En ce qui concerne la politique de santé, en dépit des belles promesses, au moment du choix, c'est toujours Bercy qui emporte la décision.
La santé est dans un paradoxe absolu. C'est le grand bien de la société post-industrielle alors que sont exigées en permanence des économies. Aux États-Unis, le système de santé est plus innovant mais beaucoup plus inégalitaire. Faut-il choisir entre l'innovation et la qualité pour tous ? En attendant de répondre à la question, la santé ne devrait pas échapper à la politique du rabot exercée par Bercy.
Emmanuel Macron avait pourtant annoncé la fin de cette pratique de bricolage.
J'espère me tromper. C'était le point obscur du programme du candidat Macron. Les dépenses publiques allaient être réduites à 52 % du PIB sans recourir au rabot. Plutôt que de faire des choix clairs, voire brutaux, tout le monde est mis à contribution. Il n'y a pas de grand plan. On a de nouveau recours au saupoudrage. Le gouvernement est pris dans l'urgence de réduire les déficits. L'une des ouvertures possibles serait de procéder à des expérimentations en région. Imaginons que l'on mette sur la table 30 millions d’euros pour l'intelligence artificielle en santé…
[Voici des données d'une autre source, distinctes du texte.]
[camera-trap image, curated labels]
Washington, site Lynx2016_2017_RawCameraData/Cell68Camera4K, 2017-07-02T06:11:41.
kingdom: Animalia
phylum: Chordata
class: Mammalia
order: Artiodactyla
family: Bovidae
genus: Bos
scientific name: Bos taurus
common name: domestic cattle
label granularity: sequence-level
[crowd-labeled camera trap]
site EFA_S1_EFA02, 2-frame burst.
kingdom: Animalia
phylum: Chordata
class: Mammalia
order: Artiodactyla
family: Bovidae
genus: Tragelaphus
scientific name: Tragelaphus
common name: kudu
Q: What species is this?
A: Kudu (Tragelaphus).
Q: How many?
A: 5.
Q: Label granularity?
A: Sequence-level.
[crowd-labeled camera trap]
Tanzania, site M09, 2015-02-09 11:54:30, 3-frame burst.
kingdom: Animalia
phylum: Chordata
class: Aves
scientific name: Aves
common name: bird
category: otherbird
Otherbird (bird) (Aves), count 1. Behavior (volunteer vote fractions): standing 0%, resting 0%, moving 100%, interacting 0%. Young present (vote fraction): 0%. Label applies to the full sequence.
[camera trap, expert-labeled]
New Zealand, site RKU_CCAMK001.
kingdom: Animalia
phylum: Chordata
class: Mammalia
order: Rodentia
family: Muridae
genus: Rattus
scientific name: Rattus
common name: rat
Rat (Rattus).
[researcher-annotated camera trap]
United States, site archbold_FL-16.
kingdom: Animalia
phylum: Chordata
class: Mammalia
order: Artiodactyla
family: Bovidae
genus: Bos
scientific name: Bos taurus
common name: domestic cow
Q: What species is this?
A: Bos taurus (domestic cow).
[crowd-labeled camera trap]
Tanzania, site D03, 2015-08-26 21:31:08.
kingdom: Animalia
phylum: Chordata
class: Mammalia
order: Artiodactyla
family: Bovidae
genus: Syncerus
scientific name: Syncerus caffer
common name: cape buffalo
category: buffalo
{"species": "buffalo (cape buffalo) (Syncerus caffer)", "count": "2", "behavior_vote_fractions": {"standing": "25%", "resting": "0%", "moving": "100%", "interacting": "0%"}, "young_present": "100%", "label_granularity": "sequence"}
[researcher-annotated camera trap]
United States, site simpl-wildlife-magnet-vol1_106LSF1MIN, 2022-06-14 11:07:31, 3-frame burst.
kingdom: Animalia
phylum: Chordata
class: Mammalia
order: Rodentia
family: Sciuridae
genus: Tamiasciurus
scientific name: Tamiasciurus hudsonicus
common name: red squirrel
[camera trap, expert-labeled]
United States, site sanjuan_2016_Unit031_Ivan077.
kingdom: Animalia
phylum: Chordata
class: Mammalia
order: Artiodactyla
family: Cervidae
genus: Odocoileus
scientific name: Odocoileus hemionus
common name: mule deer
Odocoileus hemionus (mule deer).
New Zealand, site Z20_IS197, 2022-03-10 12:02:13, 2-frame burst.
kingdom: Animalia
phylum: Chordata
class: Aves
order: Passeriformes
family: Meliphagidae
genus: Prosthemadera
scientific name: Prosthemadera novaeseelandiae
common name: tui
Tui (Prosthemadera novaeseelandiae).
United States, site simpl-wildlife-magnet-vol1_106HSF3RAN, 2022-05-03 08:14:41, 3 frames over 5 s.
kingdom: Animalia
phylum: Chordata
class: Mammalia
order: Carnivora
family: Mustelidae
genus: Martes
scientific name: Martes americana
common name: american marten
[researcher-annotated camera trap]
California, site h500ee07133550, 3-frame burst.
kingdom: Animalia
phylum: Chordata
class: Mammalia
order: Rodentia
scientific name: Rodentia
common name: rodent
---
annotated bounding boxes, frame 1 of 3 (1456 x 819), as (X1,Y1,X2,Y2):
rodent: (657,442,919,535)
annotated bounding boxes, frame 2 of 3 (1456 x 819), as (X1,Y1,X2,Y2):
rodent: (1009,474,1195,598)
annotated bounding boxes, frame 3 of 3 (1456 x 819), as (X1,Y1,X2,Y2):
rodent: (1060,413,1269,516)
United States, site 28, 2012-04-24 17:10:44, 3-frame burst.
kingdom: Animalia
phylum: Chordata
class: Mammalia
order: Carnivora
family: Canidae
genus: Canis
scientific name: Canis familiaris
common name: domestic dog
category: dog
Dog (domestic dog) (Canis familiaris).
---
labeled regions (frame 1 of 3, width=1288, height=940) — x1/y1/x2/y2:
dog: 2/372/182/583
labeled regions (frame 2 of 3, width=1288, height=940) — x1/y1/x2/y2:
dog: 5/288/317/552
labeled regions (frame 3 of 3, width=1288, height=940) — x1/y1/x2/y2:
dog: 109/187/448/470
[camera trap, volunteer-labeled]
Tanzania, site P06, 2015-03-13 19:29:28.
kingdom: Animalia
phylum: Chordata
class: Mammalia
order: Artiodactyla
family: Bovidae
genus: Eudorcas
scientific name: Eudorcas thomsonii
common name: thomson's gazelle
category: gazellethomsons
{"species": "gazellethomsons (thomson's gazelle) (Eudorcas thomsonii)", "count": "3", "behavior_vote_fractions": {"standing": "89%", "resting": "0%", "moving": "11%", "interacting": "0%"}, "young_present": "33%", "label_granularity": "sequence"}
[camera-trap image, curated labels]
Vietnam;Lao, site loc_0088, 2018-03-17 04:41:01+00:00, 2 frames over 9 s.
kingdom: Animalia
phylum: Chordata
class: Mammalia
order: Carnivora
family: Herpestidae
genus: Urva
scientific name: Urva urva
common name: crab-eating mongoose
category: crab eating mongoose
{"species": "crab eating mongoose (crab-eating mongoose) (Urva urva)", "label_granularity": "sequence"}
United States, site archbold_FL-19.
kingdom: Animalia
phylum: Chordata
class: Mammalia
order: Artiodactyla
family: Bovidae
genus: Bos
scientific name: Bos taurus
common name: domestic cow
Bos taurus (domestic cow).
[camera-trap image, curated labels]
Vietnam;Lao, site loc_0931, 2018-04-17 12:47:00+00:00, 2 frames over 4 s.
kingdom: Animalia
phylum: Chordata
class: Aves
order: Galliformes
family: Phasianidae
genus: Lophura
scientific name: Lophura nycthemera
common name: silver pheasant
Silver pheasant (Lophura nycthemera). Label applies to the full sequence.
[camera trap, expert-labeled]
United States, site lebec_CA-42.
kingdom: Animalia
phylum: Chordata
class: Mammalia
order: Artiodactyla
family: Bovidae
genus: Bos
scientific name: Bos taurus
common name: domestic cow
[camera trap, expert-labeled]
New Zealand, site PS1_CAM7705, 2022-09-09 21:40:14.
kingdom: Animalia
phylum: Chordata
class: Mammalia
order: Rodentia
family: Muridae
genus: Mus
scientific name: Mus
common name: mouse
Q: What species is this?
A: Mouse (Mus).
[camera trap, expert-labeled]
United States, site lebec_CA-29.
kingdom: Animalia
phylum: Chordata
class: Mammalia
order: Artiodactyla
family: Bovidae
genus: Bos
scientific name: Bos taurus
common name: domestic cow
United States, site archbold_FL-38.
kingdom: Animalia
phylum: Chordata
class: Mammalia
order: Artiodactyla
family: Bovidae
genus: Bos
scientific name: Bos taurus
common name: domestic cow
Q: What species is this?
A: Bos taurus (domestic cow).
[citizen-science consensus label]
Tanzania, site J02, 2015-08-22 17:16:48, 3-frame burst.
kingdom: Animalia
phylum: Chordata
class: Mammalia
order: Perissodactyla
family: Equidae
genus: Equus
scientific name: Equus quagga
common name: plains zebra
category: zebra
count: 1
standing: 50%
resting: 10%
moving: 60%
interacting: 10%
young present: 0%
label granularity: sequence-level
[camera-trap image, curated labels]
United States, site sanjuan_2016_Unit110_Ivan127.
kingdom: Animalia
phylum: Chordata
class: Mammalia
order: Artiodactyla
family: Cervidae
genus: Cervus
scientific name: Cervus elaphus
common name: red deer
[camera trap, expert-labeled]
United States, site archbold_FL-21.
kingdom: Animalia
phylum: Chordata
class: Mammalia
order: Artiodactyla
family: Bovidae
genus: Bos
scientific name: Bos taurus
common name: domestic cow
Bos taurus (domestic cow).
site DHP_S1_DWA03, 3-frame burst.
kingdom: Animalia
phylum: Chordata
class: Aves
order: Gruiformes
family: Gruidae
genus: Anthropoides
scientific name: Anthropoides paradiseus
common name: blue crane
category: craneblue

Comment comprendre le recours chez Emmanuel Macron aux vieilles méthodes ?
Le Président n'a pas les moyens de son programme fiscal. On nous avait annoncé un programme de réduction de charges très ambitieux, à la manière de Nicolas Sarkozy. En même temps, le gouvernement est tenu par des contraintes budgétaires à respecter afin de restaurer la crédibilité de la France. Et ne dispose plus des moyens nécessaires pour impulser une politique nouvelle. La faute peut-être à n'avoir pas conçu avant l'élection un véritable programme de baisse de dépenses. Cela se paye très cher aujourd'hui.
Est-ce la faute à Maastricht et à la règle du déficit des 3 % ?
Peut-être, mais surtout il n’est pas de bonne politique de réduire les impôts avant la mise en place d'un programme cohérent de dépenses publiques, en pariant sur la croissance pour vous sauver. Depuis Ronald Reagan, c'est la même politique. On baisse d'abord les impôts et on voit ensuite. Et, résultat, pour préparer l'avenir, la France dépense pour son enseignement supérieur 13 milliards d'euros par an.
Faut-il parler d'une impuissance du politique ?
Sur les sujets évoqués, l'équilibre entre les impôts et dépenses, on ne peut incriminer l'Europe ou la mondialisation. Le gouvernement est comptable de ses actes.
* Il faut dire que les temps changent, Chronique (fiévreuse) d'une mutation qui inquiète, Daniel Cohen, éd. Albin Michel, 230 pages, 19 euros.